The Feds Come Through
Scientific, technological and environmental dollars are on the way
The Feds Come Through
There was great news for the Knoxville area this week from two federal fronts. Congressional appropriation and administrative grant approvals that came through should have a vast positive impact on scientific, business, industrial, environmental and recreational interests here.
Senate action on the 2006 Energy and Water Appropriations conference report sends literally hundreds of millions of dollars for Oak Ridge projects, and an Environmental Protection Agency grant was announced with the intent to restore one of this region’s most picturesque but polluted rivers to a more nearly pristine condition. The report goes to the president for signature, and Senate Majority Leader Bill Frist’s staff says there has been no White House threat of a veto, though the conference committee increased the president’s budget recommendations on a number of budget lines affecting Oak Ridge.
Largest of the congressional commitments to Tennessee was $156.7 million for constructing, equipping and operating the Spallation Neutron Source, the most important development at Oak Ridge in many years. Once on line, the SNS will allow for research and development across a broad range of applications in 21st century scientific and technological fields, from materials science and physics to biology, earth sciences and engineering.
Spin-offs from the SNS are expected to include an assortment of laboratories and manufacturing facilities. A similar spin-off effect is anticipated from the Oak Ridge National Laboratories Center for Computational Sciences, which was accorded a $30 million increase in its budget to acquire state-of-the-art hardware.
Programs at ORNL on fusion research are also likely among the primary beneficiaries of $290.5 million set aside for support of the study of that future energy source, and the national lab also receives $7 million for smaller engineering, materials, and combustion projects.

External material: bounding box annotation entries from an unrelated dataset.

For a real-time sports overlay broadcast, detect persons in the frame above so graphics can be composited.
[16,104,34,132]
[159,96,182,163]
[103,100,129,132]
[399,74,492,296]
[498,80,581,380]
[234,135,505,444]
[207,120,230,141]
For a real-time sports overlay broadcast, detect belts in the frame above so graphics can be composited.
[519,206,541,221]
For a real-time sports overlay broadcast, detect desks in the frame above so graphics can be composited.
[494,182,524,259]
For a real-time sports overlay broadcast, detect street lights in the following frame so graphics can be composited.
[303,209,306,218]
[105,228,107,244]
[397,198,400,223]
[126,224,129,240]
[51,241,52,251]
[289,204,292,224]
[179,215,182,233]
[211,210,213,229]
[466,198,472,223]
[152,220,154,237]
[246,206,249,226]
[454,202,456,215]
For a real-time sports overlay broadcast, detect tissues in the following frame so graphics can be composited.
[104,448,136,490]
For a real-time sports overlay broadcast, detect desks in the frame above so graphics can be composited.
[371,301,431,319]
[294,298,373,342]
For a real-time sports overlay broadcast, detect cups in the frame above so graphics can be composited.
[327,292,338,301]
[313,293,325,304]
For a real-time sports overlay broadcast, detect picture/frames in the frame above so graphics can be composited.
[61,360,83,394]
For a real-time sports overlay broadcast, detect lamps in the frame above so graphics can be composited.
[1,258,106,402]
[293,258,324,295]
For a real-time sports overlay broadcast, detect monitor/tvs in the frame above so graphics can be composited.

At Y-12, the government’s Oak Ridge nuclear-weapons plant, now called a National Security Complex, budget requests were exceeded by $60 million for enhanced safeguards and security, $40 million for modernization of facilities and operations, and $11 million for highly enriched uranium-materials handling. Another $18 million was spread across other Y-12 projects.
Still another $4.6 million for robotics research and $3.5 million for plant biotechnology research go to the University of Tennessee to support ongoing activities at the main campus in Knoxville.
Those, needless to say, are huge numbers. Their clear implication is that the scientific and technological community in the Knoxville-Oak Ridge corridor will continue to grow, and that both high-end research and low-end construction will keep the job picture bright throughout its spectrum.
Tennessee’s senators, Bill Frist and Lamar Alexander, announced the appropriations measure’s success jointly, but members of the state’s entire congressional delegation who had a hand in it are in line for a round of thanks.
Chickamauga Lock to Live!
From a more strictly commercial point of view, the $10 million appropriation that was included to replace and expand the lock at Chickamauga Dam at Chattanooga and $2.4 million to maintain and operate the existing lock there means that barge traffic on the Tennessee River system will continue to serve Knoxville. The decision keeps Knoxville a port on the navigable waterway from here to the Gulf of Mexico. Consideration was given to closing off the river and abandoning the lock at Chattanooga, a move that would have left this city landlocked for the first time in its history.
Little River to Thrive Again!
The EPA grant, on the other hand, was for less than $1 million. It will provide for a cleanup effort to improve water quality in the scenic and recreationally significant Little River Basin.
The Tennessee Valley Authority, the UT Blount County Extension Service and the Blount County Soil Conservation District are to administer the grant in partnership, sponsoring a program to reduce agricultural runoff and repair faulty septic systems that raise the river’s bacteria level.
On the state’s list of impaired streams, the Little River, which rises near the top of Clingman’s Dome and empties into the Tennessee River at Knoxville, is the main source of drinking water for much of Blount County. The state’s Department of Conservation reports a decline in the quality of aquatic life. That’s not news to sportsmen who have cast for declining fish populations along its length for years. Together with its tributaries, its watershed covers two thirds of the county, and many of the targeted bacteria sources are along those tributary streams.
Besides providing incentives to farmers to fence their livestock away from the river and its tributaries and assisting low-income households with septic-system repairs, the grant will allow for continual monitoring of water quality to measure improvement and insure that it is maintained.